Your goal »
Leave out all pictures and retype exactly the lines from the one with "How distant is blue" through the last line of the material.

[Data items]
==*==

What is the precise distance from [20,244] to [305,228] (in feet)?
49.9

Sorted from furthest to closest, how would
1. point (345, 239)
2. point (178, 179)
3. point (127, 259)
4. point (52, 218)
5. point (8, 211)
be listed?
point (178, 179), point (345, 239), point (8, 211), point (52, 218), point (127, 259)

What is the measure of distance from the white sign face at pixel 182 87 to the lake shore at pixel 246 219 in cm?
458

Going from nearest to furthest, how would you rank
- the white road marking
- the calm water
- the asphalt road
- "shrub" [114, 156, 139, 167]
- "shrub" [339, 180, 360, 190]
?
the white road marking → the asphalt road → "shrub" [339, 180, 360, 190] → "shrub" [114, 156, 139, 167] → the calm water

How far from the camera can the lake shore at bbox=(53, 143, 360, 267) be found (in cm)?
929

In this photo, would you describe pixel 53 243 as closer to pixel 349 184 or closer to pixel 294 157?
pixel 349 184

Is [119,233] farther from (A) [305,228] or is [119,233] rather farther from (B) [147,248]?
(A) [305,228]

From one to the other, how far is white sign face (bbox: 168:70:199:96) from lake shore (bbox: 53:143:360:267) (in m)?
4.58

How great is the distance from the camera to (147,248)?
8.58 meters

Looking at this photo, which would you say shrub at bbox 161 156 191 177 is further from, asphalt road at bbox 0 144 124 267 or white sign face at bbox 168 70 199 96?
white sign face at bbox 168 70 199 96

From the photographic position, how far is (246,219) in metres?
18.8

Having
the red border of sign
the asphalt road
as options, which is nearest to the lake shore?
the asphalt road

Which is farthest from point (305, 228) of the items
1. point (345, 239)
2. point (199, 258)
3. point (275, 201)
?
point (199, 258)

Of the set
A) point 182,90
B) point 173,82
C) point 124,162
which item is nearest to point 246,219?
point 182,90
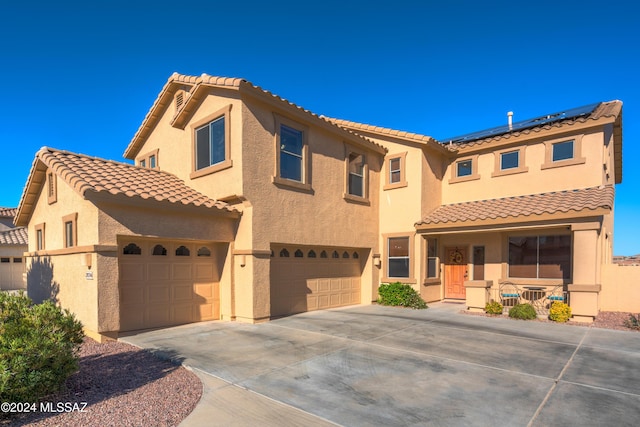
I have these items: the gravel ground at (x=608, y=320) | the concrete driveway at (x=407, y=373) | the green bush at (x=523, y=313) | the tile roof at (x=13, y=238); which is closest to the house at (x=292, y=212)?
the gravel ground at (x=608, y=320)

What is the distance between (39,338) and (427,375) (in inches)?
230

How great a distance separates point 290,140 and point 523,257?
988 cm

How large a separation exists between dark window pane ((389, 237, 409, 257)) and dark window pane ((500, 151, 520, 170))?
4.98 meters

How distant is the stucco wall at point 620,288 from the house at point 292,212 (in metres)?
1.25

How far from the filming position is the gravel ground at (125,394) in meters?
4.43

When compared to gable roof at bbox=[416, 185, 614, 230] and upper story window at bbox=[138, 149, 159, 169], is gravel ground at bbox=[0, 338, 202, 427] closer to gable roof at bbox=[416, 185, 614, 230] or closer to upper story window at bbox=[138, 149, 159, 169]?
upper story window at bbox=[138, 149, 159, 169]

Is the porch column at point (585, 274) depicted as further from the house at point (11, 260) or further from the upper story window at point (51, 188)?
the house at point (11, 260)

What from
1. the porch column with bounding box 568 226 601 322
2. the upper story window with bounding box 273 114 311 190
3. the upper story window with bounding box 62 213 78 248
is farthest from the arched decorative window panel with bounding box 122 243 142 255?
the porch column with bounding box 568 226 601 322

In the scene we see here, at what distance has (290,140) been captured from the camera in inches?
470

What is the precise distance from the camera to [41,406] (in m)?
4.68

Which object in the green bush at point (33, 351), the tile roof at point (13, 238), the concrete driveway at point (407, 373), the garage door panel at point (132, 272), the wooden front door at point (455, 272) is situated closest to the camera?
the green bush at point (33, 351)

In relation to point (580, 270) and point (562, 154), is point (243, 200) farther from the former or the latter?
point (562, 154)

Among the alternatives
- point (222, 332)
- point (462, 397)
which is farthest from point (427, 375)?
point (222, 332)

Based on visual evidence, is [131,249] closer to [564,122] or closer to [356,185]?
[356,185]
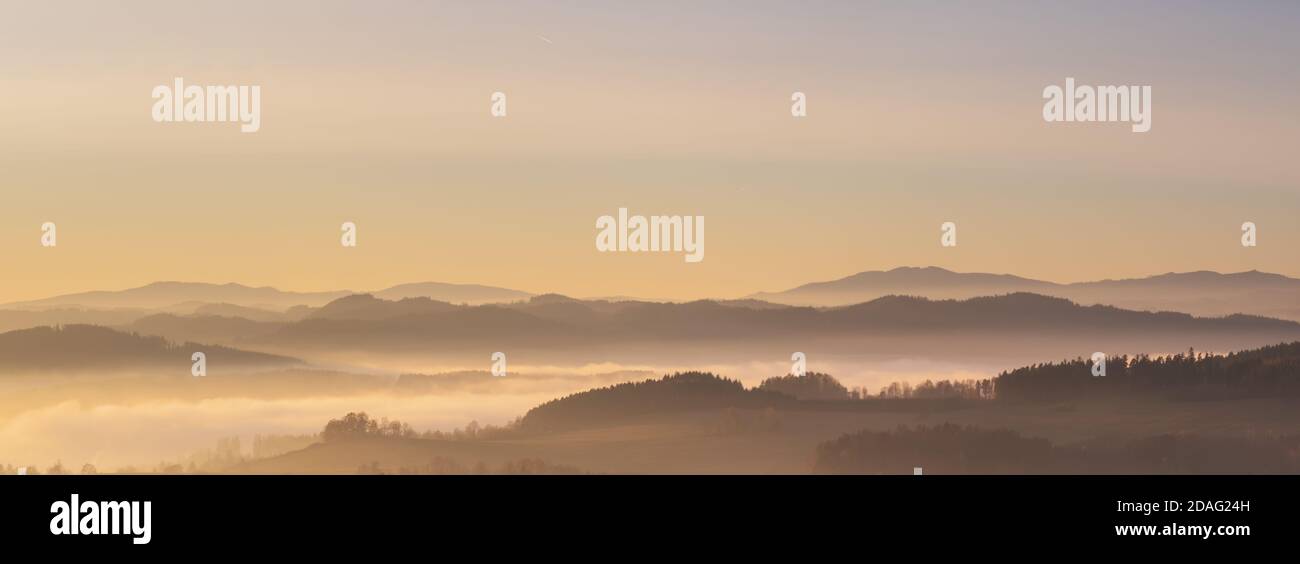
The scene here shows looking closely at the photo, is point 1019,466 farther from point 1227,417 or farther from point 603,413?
point 603,413

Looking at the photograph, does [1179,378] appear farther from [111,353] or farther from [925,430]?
[111,353]

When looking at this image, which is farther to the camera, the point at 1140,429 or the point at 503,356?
the point at 1140,429

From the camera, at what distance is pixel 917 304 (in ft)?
297

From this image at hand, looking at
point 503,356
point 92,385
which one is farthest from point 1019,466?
point 92,385

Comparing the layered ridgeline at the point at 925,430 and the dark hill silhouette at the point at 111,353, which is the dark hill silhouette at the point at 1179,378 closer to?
the layered ridgeline at the point at 925,430

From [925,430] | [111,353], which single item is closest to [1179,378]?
[925,430]

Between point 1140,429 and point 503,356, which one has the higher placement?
point 503,356

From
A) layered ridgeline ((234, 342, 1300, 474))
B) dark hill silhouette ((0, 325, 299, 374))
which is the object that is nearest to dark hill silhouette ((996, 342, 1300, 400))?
layered ridgeline ((234, 342, 1300, 474))

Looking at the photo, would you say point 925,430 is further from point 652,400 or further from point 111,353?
point 111,353

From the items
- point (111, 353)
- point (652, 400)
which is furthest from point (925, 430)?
point (111, 353)

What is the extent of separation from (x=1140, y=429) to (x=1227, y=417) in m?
6.05

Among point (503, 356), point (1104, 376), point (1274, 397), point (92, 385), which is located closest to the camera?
point (503, 356)

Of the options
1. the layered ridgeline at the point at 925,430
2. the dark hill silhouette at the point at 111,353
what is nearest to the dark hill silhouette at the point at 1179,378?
the layered ridgeline at the point at 925,430

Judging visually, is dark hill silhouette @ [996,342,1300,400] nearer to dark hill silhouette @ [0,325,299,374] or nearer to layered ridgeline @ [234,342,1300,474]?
layered ridgeline @ [234,342,1300,474]
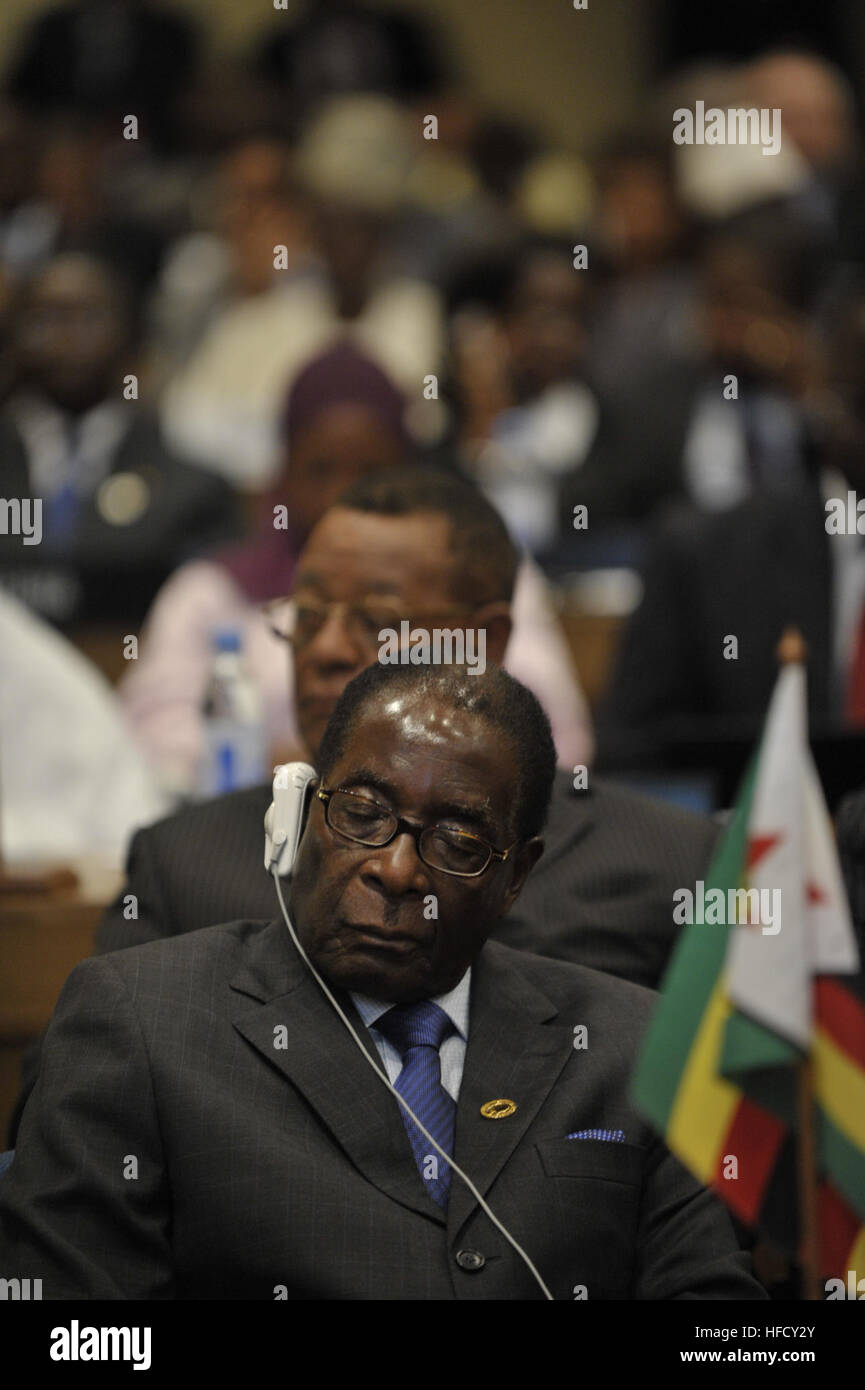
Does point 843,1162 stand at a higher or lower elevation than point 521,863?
lower

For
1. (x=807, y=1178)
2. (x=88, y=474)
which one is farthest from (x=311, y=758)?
(x=88, y=474)

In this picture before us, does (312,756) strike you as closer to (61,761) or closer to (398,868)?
(398,868)

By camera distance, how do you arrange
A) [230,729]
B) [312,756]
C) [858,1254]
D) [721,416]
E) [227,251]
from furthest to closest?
[227,251]
[721,416]
[230,729]
[312,756]
[858,1254]

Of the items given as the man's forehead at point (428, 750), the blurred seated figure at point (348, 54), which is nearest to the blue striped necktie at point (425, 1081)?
the man's forehead at point (428, 750)

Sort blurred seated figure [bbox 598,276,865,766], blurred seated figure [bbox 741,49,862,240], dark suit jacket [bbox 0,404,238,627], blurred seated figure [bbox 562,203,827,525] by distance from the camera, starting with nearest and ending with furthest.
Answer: blurred seated figure [bbox 598,276,865,766] → dark suit jacket [bbox 0,404,238,627] → blurred seated figure [bbox 562,203,827,525] → blurred seated figure [bbox 741,49,862,240]

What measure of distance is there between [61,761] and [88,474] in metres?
2.23

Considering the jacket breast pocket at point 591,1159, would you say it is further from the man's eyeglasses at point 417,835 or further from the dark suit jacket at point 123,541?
the dark suit jacket at point 123,541

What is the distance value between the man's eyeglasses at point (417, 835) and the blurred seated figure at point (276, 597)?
2.31 metres

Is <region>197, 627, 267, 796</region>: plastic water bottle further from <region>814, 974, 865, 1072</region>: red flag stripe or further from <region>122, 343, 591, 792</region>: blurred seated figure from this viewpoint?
<region>814, 974, 865, 1072</region>: red flag stripe

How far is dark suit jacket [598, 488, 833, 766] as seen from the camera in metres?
4.57

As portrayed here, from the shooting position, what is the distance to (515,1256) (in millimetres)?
2061

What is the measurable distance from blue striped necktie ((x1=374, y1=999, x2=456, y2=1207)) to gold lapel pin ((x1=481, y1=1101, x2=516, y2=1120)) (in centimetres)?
3

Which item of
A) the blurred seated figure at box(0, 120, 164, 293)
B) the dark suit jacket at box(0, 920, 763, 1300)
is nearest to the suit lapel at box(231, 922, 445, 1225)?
the dark suit jacket at box(0, 920, 763, 1300)

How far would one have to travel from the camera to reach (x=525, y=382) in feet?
23.4
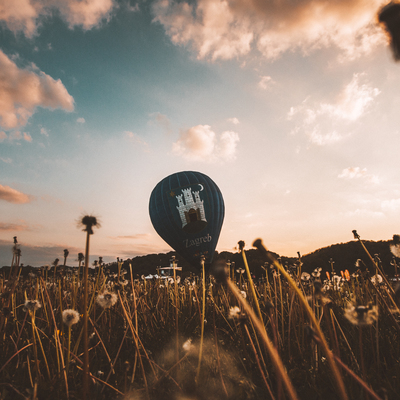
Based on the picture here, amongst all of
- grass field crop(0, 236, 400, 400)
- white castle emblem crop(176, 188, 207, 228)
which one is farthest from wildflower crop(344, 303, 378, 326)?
white castle emblem crop(176, 188, 207, 228)

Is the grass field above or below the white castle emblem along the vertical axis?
below

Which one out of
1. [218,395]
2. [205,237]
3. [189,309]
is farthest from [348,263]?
[218,395]

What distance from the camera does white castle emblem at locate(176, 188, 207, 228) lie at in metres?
21.3

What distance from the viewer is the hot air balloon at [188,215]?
21.5 meters

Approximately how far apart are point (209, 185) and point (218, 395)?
2251 centimetres

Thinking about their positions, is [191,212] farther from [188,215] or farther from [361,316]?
[361,316]

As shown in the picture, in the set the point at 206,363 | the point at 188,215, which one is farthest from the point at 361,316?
the point at 188,215

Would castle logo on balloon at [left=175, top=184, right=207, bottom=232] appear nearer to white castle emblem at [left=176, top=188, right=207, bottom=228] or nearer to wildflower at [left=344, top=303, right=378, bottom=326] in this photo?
white castle emblem at [left=176, top=188, right=207, bottom=228]

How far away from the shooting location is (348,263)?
84.3ft

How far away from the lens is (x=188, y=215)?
2131 cm

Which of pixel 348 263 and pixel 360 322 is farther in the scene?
pixel 348 263

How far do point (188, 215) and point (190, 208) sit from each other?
2.19 feet

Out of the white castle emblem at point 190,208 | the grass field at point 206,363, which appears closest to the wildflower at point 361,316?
the grass field at point 206,363

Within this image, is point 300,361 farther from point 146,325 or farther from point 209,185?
point 209,185
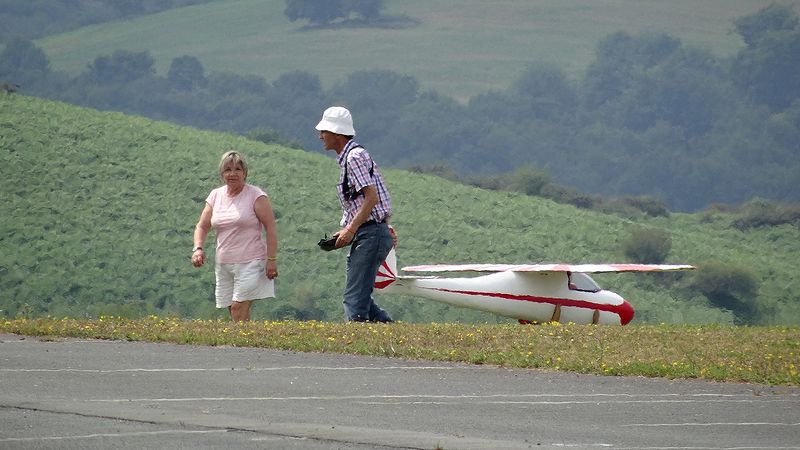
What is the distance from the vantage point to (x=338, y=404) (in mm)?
10211

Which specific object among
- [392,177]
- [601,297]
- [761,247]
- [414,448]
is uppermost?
[414,448]

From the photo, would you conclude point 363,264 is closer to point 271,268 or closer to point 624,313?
point 271,268

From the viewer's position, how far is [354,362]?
12.3 meters

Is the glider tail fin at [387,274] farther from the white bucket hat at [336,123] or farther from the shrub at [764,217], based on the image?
the shrub at [764,217]

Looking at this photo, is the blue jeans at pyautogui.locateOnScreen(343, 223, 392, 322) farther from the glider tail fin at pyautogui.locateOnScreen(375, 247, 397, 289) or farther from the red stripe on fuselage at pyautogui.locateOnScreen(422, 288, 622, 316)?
the red stripe on fuselage at pyautogui.locateOnScreen(422, 288, 622, 316)

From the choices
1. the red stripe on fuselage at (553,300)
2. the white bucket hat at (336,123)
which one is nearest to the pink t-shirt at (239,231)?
the white bucket hat at (336,123)

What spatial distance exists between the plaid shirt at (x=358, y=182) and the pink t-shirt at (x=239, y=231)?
102 cm

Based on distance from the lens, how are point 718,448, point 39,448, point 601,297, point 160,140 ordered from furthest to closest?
point 160,140
point 601,297
point 718,448
point 39,448

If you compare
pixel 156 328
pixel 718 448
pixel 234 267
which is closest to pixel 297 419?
pixel 718 448

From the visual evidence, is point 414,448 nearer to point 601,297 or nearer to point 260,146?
point 601,297

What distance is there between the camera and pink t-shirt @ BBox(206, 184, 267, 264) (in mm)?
15000

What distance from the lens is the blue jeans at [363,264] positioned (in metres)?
14.5

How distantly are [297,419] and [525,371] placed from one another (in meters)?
3.21

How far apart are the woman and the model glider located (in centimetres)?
503
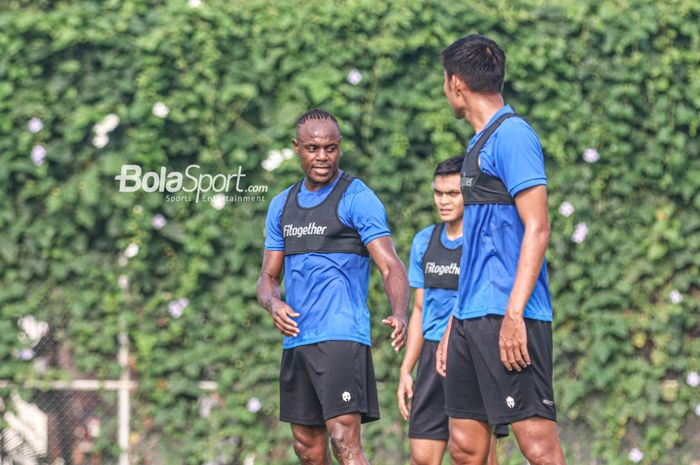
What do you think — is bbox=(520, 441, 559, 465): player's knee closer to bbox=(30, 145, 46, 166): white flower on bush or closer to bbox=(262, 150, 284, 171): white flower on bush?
bbox=(262, 150, 284, 171): white flower on bush

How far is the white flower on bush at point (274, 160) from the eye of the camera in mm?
7621

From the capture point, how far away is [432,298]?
620 cm

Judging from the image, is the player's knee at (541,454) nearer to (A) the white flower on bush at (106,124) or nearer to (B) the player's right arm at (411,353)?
(B) the player's right arm at (411,353)

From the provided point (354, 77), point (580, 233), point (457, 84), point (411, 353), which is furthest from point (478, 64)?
point (580, 233)

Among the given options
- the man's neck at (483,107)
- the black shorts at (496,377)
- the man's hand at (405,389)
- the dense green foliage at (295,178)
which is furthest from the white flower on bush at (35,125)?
the black shorts at (496,377)

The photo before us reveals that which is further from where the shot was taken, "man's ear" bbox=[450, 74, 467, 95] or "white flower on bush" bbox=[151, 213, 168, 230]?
"white flower on bush" bbox=[151, 213, 168, 230]

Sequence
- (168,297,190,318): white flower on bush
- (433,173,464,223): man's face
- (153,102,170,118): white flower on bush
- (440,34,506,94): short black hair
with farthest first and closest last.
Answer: (168,297,190,318): white flower on bush
(153,102,170,118): white flower on bush
(433,173,464,223): man's face
(440,34,506,94): short black hair

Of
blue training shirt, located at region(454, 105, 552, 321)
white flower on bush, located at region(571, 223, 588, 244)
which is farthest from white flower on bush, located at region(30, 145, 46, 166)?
blue training shirt, located at region(454, 105, 552, 321)

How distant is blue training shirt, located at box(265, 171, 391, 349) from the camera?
552 centimetres

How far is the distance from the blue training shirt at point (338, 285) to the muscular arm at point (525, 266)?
113cm

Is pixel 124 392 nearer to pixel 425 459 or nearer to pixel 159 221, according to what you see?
pixel 159 221

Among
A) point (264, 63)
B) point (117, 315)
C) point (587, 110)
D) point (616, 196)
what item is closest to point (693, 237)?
point (616, 196)

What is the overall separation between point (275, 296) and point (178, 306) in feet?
7.13

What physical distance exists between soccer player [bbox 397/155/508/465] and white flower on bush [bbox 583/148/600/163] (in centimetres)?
161
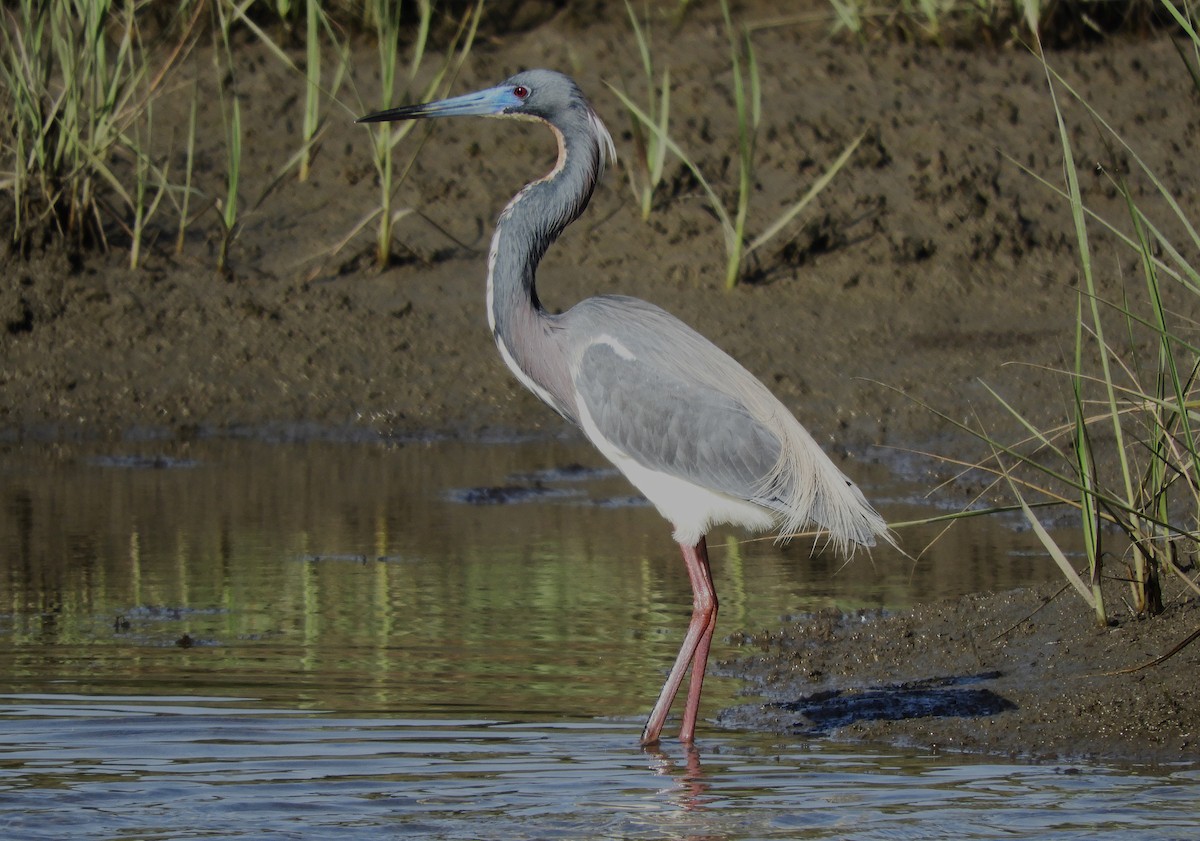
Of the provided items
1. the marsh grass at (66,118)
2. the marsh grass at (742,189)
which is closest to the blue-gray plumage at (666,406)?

==*==

Finished exercise »
How distant is blue training shirt, located at box(265, 171, 391, 349) from the camera?
552 centimetres

How far is the distance from the blue training shirt at point (338, 285) to the muscular arm at point (525, 266)?
113cm

Is pixel 124 392 nearer to pixel 425 459 or nearer to pixel 159 221, according to what you see?
pixel 159 221

Among
A) point (264, 63)
B) point (117, 315)
C) point (587, 110)
D) point (616, 196)
what item is closest to point (693, 237)?
point (616, 196)

What is the overall separation between point (275, 296) and point (178, 306) in feet?
7.13

What physical distance exists between soccer player [bbox 397/155/508/465] and white flower on bush [bbox 583/148/600/163] (in centimetres)?
161
Of the provided items
1. the marsh grass at (66,118)
2. the marsh grass at (742,189)
which is closest to the blue-gray plumage at (666,406)?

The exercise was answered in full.